Le Président de la République Félix Tshisekedi a prononcé son discours sur l’état de la Nation devant les deux chambres du Parlement réunies en congrès. Le Chef de l’État a fait le bilan de son action relative aux 6 engagements de son second quinquennat.
Il a touché plusieurs aspects de la vie des congolais, notamment dans les domaines politiques, sécuritaires, économiques, celui des infrastructures et celui de la réforme constitutionnelle.
Dans son discours, il a indiqué que le taux de change a été stabilisé grâce à une gestion rigoureuse des finances publiques et une étroite coordination entre le gouvernement et la Banque centrale du Congo (BCC). « Nous avons stabilisé le cadre macroéconomique, amélioré l’environnement des affaires et mobilisé des financements à des conditions plus favorables. Ces avancées ont élargi nos marges de trésorerie et permis au Trésor public de financer des projets structurants », a déclaré le Président de la République.

Par ailleurs, le Président Tshisekedi a évoqué la construction des infrastructures dans le cadre du contrat chinois revisité. « L’avenant au contrat minier signé avec le Groupement d’entreprises chinoises (GEC) a débloqué des fonds pour entreprendre d’urgence les travaux de voirie de la Ville-province de Kinshasa, dont la construction des rocades, la route Mbudi–Aéroport de N’djili (via Kimwenza et N’djili Brasserie) »
Évoquant cette situation qui tracasse le quotidien des kinois en particulier, le Président s’est dit préoccupé par « les embouteillages quotidiens qui compliquent les déplacements dans la ville de Kinshasa et augmentent le coût de la vie pour nos concitoyens ». Il a indiqué avoir instruit le Gouvernement de procéder à une évaluation approfondie des mesures existantes et de proposer, dans les jours à venir, des améliorations ou ajustements significatifs pour remédier à cette situation.

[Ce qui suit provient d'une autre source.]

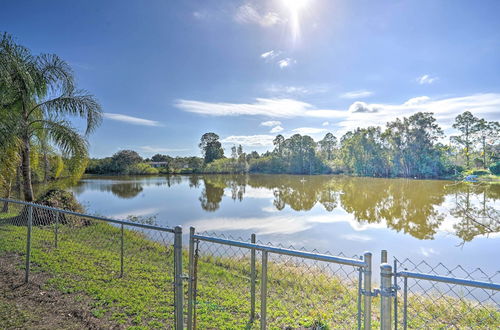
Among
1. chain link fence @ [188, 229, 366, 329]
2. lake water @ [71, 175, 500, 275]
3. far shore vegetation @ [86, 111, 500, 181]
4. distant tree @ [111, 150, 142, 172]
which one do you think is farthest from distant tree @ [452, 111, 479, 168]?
distant tree @ [111, 150, 142, 172]

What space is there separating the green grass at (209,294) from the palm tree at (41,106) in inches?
132

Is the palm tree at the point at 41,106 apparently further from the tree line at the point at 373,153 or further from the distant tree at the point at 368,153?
the distant tree at the point at 368,153

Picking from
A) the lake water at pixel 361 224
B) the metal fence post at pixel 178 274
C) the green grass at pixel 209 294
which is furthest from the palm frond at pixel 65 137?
the metal fence post at pixel 178 274

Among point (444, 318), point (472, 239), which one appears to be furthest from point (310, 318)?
point (472, 239)

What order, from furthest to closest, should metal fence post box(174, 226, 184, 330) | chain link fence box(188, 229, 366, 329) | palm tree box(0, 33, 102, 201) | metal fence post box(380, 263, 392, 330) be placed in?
palm tree box(0, 33, 102, 201) → chain link fence box(188, 229, 366, 329) → metal fence post box(174, 226, 184, 330) → metal fence post box(380, 263, 392, 330)

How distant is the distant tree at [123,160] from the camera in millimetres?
65438

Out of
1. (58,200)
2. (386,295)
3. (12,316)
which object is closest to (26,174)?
(58,200)

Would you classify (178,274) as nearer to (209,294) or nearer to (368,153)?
(209,294)

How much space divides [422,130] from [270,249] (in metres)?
57.0

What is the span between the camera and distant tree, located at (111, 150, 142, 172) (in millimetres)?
65438

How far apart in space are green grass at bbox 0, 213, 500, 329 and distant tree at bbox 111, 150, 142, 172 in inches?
2449

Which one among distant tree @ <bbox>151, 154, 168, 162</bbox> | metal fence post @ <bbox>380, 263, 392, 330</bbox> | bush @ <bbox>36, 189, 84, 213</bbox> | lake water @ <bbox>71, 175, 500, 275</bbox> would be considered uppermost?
distant tree @ <bbox>151, 154, 168, 162</bbox>

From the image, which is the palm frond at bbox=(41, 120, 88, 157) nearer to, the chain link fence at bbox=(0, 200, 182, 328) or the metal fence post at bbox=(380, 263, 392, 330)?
the chain link fence at bbox=(0, 200, 182, 328)

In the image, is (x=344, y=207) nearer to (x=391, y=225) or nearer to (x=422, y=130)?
(x=391, y=225)
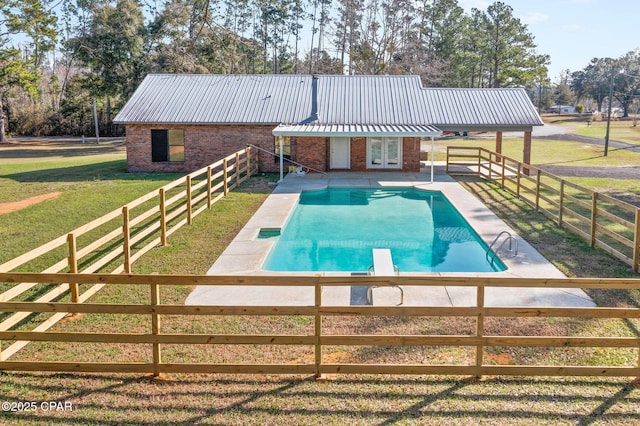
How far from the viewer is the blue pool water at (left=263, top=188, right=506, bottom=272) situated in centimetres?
1115

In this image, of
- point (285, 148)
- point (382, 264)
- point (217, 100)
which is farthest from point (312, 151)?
point (382, 264)

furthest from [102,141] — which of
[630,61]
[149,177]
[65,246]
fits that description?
[630,61]

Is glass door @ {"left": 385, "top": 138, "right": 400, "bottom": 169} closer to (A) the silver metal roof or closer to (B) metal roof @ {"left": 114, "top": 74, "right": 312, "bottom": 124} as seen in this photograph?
(A) the silver metal roof

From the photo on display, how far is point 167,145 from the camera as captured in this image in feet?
76.6

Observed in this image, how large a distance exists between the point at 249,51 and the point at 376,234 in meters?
26.4

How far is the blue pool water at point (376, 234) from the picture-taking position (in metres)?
11.1

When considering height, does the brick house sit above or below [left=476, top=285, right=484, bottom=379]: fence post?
above

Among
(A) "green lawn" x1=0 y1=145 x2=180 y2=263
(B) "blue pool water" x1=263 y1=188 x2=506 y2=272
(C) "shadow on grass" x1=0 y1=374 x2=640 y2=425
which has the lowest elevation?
(B) "blue pool water" x1=263 y1=188 x2=506 y2=272

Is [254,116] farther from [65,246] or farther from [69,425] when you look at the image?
[69,425]

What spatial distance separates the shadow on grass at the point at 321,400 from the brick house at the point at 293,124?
17.0 m

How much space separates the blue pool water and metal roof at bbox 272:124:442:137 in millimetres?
2264

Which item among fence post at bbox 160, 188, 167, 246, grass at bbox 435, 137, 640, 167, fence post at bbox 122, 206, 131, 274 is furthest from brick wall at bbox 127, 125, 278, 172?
fence post at bbox 122, 206, 131, 274

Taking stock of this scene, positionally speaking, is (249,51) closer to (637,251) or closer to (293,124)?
(293,124)

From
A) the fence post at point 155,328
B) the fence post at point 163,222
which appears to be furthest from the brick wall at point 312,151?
the fence post at point 155,328
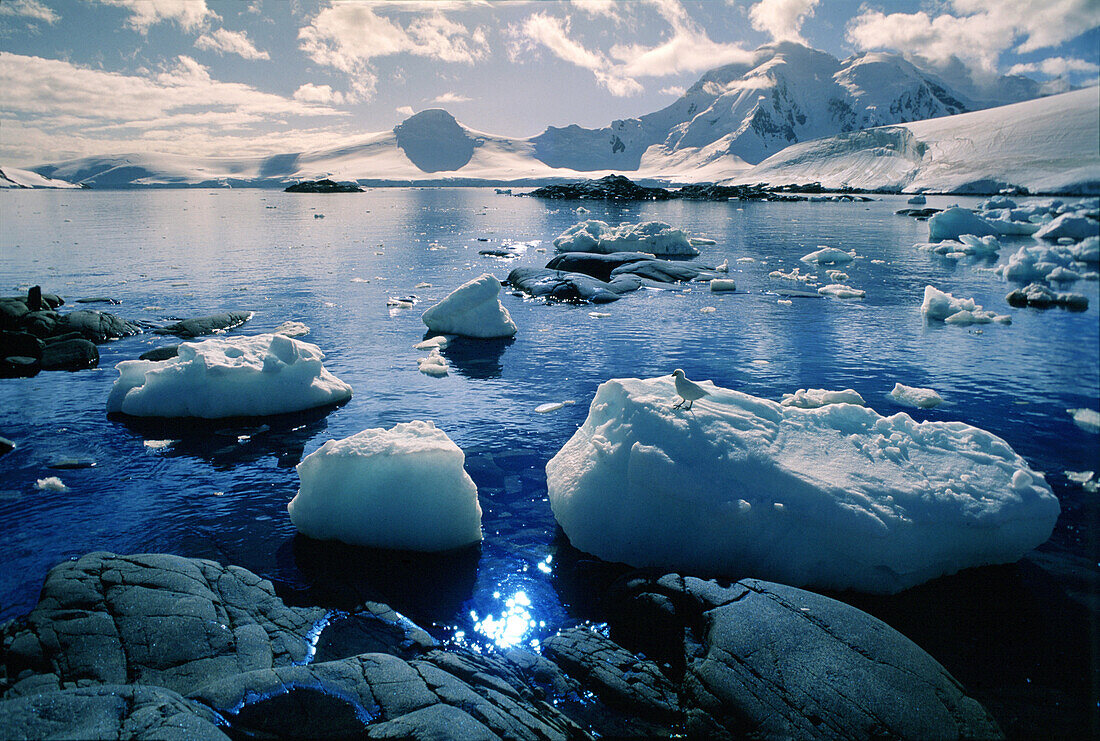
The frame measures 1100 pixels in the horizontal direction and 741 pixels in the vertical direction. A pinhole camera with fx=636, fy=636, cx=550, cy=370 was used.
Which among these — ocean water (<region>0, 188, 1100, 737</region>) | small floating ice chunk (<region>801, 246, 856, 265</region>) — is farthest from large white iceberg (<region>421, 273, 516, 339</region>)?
small floating ice chunk (<region>801, 246, 856, 265</region>)

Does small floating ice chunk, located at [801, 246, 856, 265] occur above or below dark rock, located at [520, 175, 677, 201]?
below

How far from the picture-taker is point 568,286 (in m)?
19.8

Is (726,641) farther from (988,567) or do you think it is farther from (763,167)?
(763,167)

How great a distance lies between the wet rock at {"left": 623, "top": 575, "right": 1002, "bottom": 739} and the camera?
3883 mm

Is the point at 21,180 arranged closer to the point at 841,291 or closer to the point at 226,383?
the point at 226,383

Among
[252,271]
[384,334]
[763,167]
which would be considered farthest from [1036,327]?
[763,167]

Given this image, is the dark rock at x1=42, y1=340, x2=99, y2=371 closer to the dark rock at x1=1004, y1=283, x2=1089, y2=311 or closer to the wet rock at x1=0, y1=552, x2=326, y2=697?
the wet rock at x1=0, y1=552, x2=326, y2=697

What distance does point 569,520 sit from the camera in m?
6.43

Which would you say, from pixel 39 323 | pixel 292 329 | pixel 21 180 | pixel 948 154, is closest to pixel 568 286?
pixel 292 329

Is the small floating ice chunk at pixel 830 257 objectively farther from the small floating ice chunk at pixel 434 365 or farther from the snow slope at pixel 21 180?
the snow slope at pixel 21 180

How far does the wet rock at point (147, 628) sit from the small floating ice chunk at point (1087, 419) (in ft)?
33.4

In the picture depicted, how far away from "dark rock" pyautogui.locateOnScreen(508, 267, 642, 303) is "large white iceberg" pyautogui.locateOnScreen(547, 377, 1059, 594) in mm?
12717

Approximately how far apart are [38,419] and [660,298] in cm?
1508

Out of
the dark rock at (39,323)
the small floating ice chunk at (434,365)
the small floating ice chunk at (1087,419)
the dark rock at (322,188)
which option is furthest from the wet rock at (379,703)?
the dark rock at (322,188)
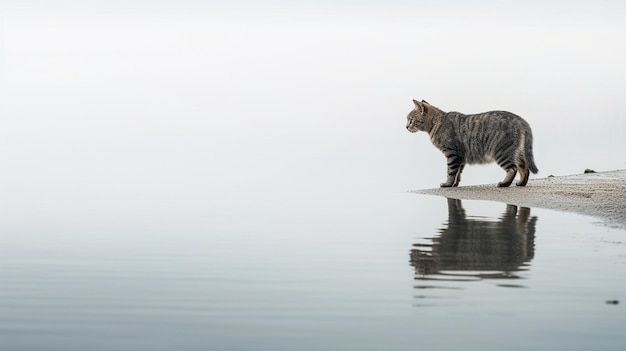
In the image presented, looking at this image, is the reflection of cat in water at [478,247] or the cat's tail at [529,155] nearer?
the reflection of cat in water at [478,247]

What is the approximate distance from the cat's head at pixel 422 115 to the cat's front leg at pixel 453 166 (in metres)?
0.98

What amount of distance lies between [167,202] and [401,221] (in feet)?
19.9

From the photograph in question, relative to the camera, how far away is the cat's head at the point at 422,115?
80.0ft

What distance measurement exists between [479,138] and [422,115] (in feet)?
5.77

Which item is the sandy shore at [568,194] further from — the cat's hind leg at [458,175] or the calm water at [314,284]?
the calm water at [314,284]

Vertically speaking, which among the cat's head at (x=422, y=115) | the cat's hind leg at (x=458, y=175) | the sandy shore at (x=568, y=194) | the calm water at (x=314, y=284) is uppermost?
the cat's head at (x=422, y=115)

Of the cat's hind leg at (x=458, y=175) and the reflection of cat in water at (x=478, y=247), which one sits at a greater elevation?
the cat's hind leg at (x=458, y=175)

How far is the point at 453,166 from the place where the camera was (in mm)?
23453

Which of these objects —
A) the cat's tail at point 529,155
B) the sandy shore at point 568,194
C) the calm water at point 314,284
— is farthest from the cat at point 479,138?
the calm water at point 314,284

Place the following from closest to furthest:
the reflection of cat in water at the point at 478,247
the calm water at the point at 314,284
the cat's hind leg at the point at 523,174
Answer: the calm water at the point at 314,284, the reflection of cat in water at the point at 478,247, the cat's hind leg at the point at 523,174

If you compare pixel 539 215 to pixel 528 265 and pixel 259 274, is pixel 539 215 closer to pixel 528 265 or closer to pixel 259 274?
pixel 528 265

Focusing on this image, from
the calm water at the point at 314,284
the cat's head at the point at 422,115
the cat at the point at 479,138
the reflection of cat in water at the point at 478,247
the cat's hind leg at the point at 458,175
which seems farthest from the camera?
the cat's head at the point at 422,115

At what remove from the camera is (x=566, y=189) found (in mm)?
21547

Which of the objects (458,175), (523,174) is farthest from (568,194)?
Answer: (458,175)
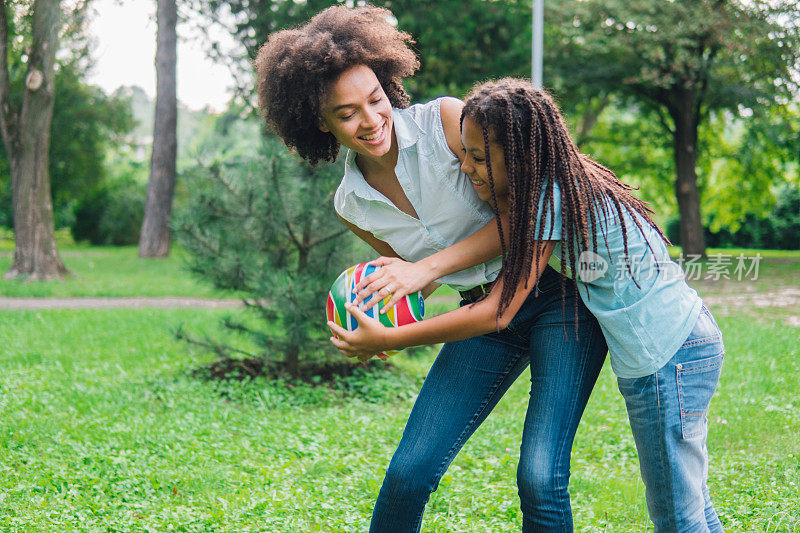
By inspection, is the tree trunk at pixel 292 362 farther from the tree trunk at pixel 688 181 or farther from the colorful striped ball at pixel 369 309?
the tree trunk at pixel 688 181

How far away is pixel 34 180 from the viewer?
13430mm

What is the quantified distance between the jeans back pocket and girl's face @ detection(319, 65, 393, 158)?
1219mm

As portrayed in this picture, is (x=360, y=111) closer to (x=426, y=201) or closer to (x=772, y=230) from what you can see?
(x=426, y=201)

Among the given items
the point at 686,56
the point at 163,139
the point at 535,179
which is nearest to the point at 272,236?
the point at 535,179

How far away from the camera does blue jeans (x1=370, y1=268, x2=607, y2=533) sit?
7.45 ft

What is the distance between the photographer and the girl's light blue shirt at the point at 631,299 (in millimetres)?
2174

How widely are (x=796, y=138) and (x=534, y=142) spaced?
1792 centimetres

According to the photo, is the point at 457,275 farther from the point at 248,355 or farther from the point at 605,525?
the point at 248,355

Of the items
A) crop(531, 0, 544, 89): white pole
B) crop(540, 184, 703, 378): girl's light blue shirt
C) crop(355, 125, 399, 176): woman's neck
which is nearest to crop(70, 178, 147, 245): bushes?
crop(531, 0, 544, 89): white pole

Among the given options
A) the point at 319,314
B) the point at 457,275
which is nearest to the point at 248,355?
the point at 319,314

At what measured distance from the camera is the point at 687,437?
2.19 meters

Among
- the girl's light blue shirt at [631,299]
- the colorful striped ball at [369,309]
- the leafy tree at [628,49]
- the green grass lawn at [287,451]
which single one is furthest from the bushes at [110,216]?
the girl's light blue shirt at [631,299]

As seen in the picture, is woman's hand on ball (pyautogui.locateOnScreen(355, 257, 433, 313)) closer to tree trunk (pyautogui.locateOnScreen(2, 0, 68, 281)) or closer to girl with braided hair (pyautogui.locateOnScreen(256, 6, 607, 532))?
girl with braided hair (pyautogui.locateOnScreen(256, 6, 607, 532))

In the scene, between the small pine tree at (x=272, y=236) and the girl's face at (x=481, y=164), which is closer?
the girl's face at (x=481, y=164)
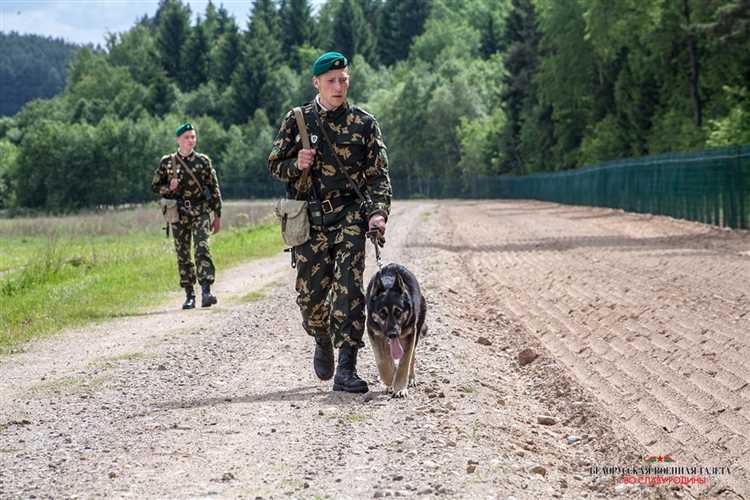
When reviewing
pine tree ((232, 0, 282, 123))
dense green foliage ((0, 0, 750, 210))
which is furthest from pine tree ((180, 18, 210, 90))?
pine tree ((232, 0, 282, 123))

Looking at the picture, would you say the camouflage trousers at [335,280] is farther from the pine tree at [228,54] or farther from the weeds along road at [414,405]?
Answer: the pine tree at [228,54]

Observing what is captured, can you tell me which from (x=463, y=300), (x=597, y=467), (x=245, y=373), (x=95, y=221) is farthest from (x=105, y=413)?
(x=95, y=221)

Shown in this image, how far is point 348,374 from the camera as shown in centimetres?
828

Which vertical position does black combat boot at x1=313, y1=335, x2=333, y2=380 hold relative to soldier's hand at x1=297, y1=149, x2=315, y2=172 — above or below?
below

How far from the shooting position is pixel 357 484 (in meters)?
5.64

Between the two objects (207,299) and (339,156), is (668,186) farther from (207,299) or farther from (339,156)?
(339,156)

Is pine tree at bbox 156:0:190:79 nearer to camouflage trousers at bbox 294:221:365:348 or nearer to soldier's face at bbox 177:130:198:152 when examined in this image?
soldier's face at bbox 177:130:198:152

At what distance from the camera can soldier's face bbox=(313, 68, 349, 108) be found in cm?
788

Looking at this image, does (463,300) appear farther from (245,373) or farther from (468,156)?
(468,156)

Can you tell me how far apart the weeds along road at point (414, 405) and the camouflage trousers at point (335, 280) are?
1.73 ft

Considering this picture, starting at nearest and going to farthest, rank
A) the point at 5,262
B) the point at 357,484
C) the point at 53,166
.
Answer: the point at 357,484 → the point at 5,262 → the point at 53,166

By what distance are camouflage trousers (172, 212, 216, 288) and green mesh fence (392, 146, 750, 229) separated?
1542 cm

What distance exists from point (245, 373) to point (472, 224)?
31740mm

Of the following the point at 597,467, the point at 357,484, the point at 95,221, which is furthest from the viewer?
the point at 95,221
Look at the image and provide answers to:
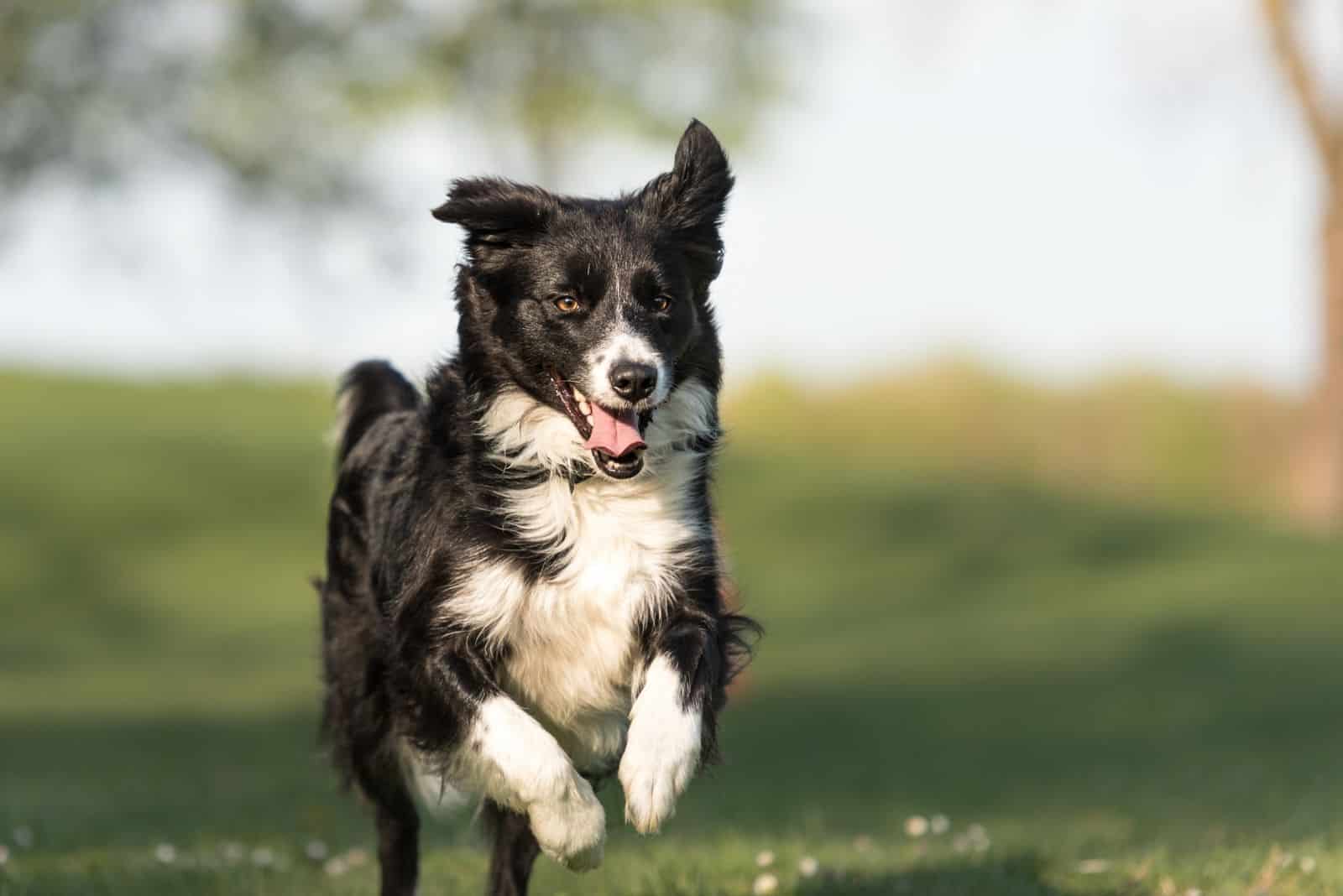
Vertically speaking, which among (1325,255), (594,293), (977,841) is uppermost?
(1325,255)

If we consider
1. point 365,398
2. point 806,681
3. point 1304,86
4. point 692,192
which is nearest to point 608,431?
point 692,192

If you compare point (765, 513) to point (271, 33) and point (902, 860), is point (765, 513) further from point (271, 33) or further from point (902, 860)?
point (902, 860)

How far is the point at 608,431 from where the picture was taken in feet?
17.9

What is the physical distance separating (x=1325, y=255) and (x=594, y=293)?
21.3 meters

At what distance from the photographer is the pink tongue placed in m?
5.42

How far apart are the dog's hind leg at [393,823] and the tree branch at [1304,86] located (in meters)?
20.4

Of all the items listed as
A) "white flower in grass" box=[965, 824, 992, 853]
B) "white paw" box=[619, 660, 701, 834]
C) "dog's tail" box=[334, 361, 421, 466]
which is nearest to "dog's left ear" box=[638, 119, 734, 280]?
"white paw" box=[619, 660, 701, 834]

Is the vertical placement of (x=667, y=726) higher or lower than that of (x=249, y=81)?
lower

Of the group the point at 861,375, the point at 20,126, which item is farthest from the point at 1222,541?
the point at 20,126

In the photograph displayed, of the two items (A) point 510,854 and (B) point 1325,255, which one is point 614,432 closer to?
(A) point 510,854

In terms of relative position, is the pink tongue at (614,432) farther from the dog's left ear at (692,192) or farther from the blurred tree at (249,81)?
the blurred tree at (249,81)

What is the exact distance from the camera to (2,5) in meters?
13.6

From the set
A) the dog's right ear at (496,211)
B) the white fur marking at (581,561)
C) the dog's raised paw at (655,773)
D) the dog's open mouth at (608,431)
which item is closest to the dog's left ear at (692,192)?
the dog's right ear at (496,211)

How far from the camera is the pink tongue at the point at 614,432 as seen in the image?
17.8 feet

Concernant l’accès aux soins de santé, le Chef de l’État a notamment fait un état des lieux de la Couverture Santé Universelle (CSU), lancée le 5 septembre 2023, avec un premier paquet consacré à la gratuité de la prise en charge des femmes enceintes et des nouveau-nés.
Selon lui, la revue de la première année de gratuité des accouchements révèle des résultats très encourageants : plus de 1,3 millions de femmes ont bénéficié de ce service dans 4 300 établissements de soins, tandis que 1 155 structures ont été équipées et 454 000 enfants malnutris ont été pris en charge. Ces efforts ont entraîné une baisse de la mortalité néonatale et une augmentation de l’espérance de vie des Congolais.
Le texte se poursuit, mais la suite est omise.